Mike Rimmer met up with St Louis-born Courtney O Peebles, better known as J.R.
It's after midnight and the hotel where we are sitting is still buzzing. This is the headquarters for the GL Live gig which has just happened in Birmingham, UK, so musicians and management and various people connected to the event are milling about. Courtney O Peebles is sat opposite me and is in enthusiastic form after headlining tonight using his more famous name J.R.. "Courtney Peebles doesn't sound cool to me," he confesses, "especially as I didn't like it.
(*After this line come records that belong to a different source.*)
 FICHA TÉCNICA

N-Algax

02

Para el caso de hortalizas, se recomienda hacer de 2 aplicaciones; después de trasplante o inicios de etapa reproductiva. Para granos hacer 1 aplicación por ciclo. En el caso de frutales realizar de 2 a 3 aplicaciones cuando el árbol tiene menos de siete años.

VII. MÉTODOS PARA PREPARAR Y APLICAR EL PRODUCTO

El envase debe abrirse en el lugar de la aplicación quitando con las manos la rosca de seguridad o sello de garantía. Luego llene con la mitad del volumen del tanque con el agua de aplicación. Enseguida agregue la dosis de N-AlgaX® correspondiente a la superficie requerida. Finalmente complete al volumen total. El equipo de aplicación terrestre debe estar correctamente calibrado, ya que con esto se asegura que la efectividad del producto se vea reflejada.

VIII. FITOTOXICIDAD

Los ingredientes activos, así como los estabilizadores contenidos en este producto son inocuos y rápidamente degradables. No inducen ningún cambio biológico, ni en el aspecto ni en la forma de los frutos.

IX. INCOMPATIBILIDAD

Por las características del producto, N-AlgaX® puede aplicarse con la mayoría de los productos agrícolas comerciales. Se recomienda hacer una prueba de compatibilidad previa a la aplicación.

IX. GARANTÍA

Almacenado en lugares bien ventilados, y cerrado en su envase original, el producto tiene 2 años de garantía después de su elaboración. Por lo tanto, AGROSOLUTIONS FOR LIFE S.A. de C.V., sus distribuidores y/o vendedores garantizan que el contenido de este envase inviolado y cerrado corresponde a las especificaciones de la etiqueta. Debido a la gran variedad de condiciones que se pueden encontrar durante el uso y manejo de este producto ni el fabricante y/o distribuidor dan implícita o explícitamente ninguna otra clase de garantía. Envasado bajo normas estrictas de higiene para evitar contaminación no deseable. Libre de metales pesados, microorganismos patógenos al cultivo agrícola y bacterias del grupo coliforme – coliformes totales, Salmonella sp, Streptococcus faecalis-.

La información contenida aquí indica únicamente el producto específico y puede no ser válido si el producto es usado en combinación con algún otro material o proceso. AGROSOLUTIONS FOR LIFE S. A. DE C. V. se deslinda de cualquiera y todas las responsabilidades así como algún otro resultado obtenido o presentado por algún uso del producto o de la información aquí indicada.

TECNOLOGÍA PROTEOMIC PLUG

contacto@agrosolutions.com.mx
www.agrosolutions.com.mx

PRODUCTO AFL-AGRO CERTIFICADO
I thought it was a girls' name when I was younger, but having a nickname is like 'Wow so cool'." The nickname came from a restaurant where he worked and a co-worker called him Johnny Red which was then shortened to J.R. He remembers, "All my friends have nicknames, your parents gave you nicknames when you were younger so Johnny Red was something, it had a little ring to it, then J.R. was like OK. Although some people think I'm a Junior."
J.R. was raised in Missouri and grew up listening to a diverse selection of music. During the course of the conversation, one of the things I discover about him is that he hates to be known just as a hip-hop artist. He is primarily a singer although being signed to Cross Movement Records and hanging out with their stable of rappers, it's easy to see why he's often spoken of as a rapper.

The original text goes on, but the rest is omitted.